1. Don't eat a heavy meal.
No, we're not just worried about bad breath and flatulence. We're worried you might fall asleep before the opportune moment. Think of sex as a workout. You wouldn't wolf down heaping portions of creamy pastas and decadent desserts before hitting the gym, now would you?
Yes, the "food coma" is pretty real. Carby, fatty and sugary foods can all trigger a pretty strong slow-down signal to your brain as soon as they hit your gut. The signal tells your brain to slow down so the body can focus on the task at hand -- digesting all the food you just chowed down. As you eat more and more, your body releases more insulin in the digestion process -- which only leads to increased serotonin and melatonin in the brain -- making you drowsy.
2. Don't drink too much.
Not only do you want to make sure you will remember your lovemaking sesh, you want to make sure you're at peak performance for it. While light drinking can put some people in the mood,heavy drinking dulls your sensations, making arousal and orgasm difficult. Alcohol also dilates your blood vessels, making it difficult to maintain an erection when you have high blood alcohol content.

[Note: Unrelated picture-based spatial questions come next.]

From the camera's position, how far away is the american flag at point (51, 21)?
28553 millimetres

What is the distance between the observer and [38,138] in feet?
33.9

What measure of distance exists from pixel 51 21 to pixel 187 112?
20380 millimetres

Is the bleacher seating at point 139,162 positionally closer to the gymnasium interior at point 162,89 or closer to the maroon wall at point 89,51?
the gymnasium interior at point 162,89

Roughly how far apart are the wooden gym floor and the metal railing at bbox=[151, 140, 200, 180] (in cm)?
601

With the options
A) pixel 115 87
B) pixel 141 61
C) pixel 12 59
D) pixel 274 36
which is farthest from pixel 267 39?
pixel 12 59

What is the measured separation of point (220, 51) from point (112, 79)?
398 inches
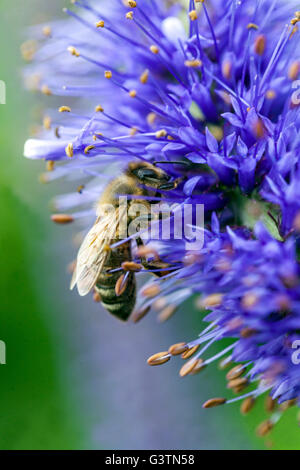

3. Don't worry about how you look.
Stop scrutinizing your muffin top or examining your thigh gap. Feeling self-conscious about your body can hurt your sex life as you might be less likely to initiate sex or even be able to enjoy it. If you're too worried about how you look, your wandering mind will make it more difficult to get satisfaction. Stop worrying and start enjoying.
4. Don't forget the lube.
After menopause, vaginal dryness is a problem quite a few women experience -- which can sometimes make you reluctant to have sex. Lower estrogen levels in the body can make your vaginal tissues thinner and lead to dryness. Doctors can prescribe creams, tablets and other estrogen therapies to help reverse the thinning, but lube used prior to intercourse is a simple, effective measure. Gynecologist Cheryl Iglesia told The Huffington Post that water-based and/or silicone-based lubricants are an option. Water-based lubes tend to be less irritating, she says, while silicone-based ones can last longer.
5. Don't forget to pee (before and after).
Iglesia says that, for older people with bladder issues, going to the bathroom before can help avoid any discomfort or embarrassing incidents.
And of course, there's peeing afterwards, which you might have heard can help prevent UTIs. Sex can push bacteria into your urethra, which is why it's good to pee afterwards. Iglesia says it's particularly important for post-menopausal women. She says that after menopause, lower estrogen means a rise in the vagina's pH and an upswing in bacteria.